>> START SOURCE RECORDS

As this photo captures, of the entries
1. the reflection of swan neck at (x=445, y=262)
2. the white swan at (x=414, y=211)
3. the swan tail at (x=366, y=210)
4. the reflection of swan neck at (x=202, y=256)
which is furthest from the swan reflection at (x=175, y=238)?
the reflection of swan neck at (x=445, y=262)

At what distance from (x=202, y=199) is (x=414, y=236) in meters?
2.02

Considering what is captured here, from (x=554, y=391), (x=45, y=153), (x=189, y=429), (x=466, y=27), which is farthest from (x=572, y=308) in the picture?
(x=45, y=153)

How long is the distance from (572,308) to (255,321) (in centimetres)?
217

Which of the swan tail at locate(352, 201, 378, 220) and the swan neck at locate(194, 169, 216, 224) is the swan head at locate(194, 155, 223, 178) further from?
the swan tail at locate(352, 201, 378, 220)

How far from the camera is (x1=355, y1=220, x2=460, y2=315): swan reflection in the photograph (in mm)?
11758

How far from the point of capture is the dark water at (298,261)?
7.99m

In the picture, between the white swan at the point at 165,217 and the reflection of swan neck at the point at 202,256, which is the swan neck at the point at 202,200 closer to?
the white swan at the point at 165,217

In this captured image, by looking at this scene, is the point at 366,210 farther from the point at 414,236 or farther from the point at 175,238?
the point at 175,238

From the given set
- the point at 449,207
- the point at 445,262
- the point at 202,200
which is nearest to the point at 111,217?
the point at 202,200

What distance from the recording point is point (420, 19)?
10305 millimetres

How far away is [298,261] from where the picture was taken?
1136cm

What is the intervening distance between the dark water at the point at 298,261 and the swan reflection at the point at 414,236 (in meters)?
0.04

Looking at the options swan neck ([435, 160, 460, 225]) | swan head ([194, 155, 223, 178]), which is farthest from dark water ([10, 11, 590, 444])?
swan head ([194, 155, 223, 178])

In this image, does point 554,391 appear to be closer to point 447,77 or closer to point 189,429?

>> END SOURCE RECORDS

= EXERCISE DESCRIPTION =
Recast the stretch from the line containing "Considering what is" through the line containing "10305 millimetres" as a JSON list of strings, one string per line, with blank lines omitted.

= SOLUTION =
[
  "Considering what is captured here, from (x=554, y=391), (x=45, y=153), (x=189, y=429), (x=466, y=27), which is farthest from (x=572, y=308) in the picture?",
  "(x=45, y=153)",
  "How long is the distance from (572,308) to (255,321) (in centimetres)?",
  "217",
  "Which of the swan tail at locate(352, 201, 378, 220) and the swan neck at locate(194, 169, 216, 224) is the swan head at locate(194, 155, 223, 178) further from?",
  "the swan tail at locate(352, 201, 378, 220)",
  "How far from the camera is (x1=355, y1=220, x2=460, y2=315): swan reflection in the photograph (in mm)?",
  "11758",
  "How far from the point of capture is the dark water at (298,261)?",
  "7.99m",
  "In the picture, between the white swan at the point at 165,217 and the reflection of swan neck at the point at 202,256, which is the swan neck at the point at 202,200 closer to?",
  "the white swan at the point at 165,217",
  "In this captured image, by looking at this scene, is the point at 366,210 farther from the point at 414,236 or farther from the point at 175,238?",
  "the point at 175,238",
  "From the given set",
  "- the point at 449,207",
  "- the point at 445,262",
  "- the point at 202,200",
  "which is nearest to the point at 111,217?",
  "the point at 202,200",
  "What distance from the recording point is point (420, 19)?",
  "10305 millimetres"
]